To the point of character development, both shows make an explicit point to not allow their characters to grow or change. Arrested Development is focused on—just as its title indicates—a family stuck in a state of stagnancy. It’s Always Sunny never allows its characters to grow because, fundamentally, they are terrible people. The emotional investment of an audience is almost discouraged by the shows due to the utter lack of evolution in every character.
An interesting issue with these sitcoms is that they are still on the air. It’s Always Sunny is slated through an impressive 14th season—making it tied for the longest running sitcom in America—and has indicated that it may continue past that. Arrested Development, after getting a remixed fourth season, just released the second half of its fifth season in March of 2019. However, do audiences even want to continue watching?
The peaks in popularity of these shows are likely behind them. Arrested Development had quite a bit of buzz in 2012 when the public was rediscovering it following its cancellation by Fox in 2006, which in itself created enough uproar for the show to be picked up by Netflix for a fourth season. However, following the fourth season in 2013, general opinion of the show dropped and the season was generally considered a failure for its character–based episode format. On the other hand, It’s Always Sunny made no grave mistake, but its popularity has simply petered out after it was rediscovered by younger audiences around 2015.

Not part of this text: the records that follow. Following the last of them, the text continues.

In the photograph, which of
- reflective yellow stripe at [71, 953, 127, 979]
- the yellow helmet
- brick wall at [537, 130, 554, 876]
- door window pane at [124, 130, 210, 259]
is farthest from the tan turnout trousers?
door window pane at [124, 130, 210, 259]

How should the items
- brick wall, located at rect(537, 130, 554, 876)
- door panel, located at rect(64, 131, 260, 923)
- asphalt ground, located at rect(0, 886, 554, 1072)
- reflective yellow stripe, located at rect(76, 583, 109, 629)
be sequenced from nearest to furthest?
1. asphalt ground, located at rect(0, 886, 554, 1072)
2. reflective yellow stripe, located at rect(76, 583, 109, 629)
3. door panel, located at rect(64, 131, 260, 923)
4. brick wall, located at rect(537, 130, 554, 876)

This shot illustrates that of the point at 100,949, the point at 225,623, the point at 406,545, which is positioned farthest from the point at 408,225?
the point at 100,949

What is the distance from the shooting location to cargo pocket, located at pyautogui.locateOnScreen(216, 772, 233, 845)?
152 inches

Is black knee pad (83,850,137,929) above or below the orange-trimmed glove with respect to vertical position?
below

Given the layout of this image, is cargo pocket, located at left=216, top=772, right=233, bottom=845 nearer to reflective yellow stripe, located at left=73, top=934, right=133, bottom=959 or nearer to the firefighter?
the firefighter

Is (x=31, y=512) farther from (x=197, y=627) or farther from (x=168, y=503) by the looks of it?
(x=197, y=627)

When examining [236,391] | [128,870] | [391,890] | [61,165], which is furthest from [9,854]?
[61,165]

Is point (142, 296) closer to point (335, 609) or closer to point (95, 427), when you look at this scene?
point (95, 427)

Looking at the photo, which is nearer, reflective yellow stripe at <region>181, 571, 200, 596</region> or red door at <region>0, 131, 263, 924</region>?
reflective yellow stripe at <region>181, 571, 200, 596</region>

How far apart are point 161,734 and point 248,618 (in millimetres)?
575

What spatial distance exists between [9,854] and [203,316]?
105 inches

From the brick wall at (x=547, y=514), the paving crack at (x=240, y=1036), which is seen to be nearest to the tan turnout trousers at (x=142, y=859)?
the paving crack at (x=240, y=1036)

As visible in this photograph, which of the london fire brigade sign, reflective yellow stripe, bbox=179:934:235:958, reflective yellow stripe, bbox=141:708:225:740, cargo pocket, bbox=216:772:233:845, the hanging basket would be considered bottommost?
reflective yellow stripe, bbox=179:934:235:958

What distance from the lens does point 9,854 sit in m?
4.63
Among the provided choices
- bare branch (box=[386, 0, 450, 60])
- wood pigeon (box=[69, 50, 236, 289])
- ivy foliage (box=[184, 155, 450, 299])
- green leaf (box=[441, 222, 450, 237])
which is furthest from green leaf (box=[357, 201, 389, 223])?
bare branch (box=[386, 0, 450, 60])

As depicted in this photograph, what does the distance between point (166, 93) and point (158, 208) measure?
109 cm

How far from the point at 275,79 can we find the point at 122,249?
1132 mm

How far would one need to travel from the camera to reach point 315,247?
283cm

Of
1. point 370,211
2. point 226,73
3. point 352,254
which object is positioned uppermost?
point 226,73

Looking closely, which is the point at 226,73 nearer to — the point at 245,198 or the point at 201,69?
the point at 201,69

Both shows went through phases where fans insisted and rallied for extensions and more seasons. However, asking for new seasons of these sitcoms is very different than asking for more seasons of a show like Friends, which is about characters changing. While a season finale of Friends may end on some grand cliffhanger, It’s Always Sunny wouldn't do that, since it's characters aren't meant to undergo dramatic changes.
The question becomes, then, how long can we watch characters never develop in a comedic format until we grow bored? How long can It’s Always Sunny reasonably go on? Do we even still want to watch Arrested Development? These shows may give us more and more content in the years to come, but it is obvious that some point, all good things must come to an end.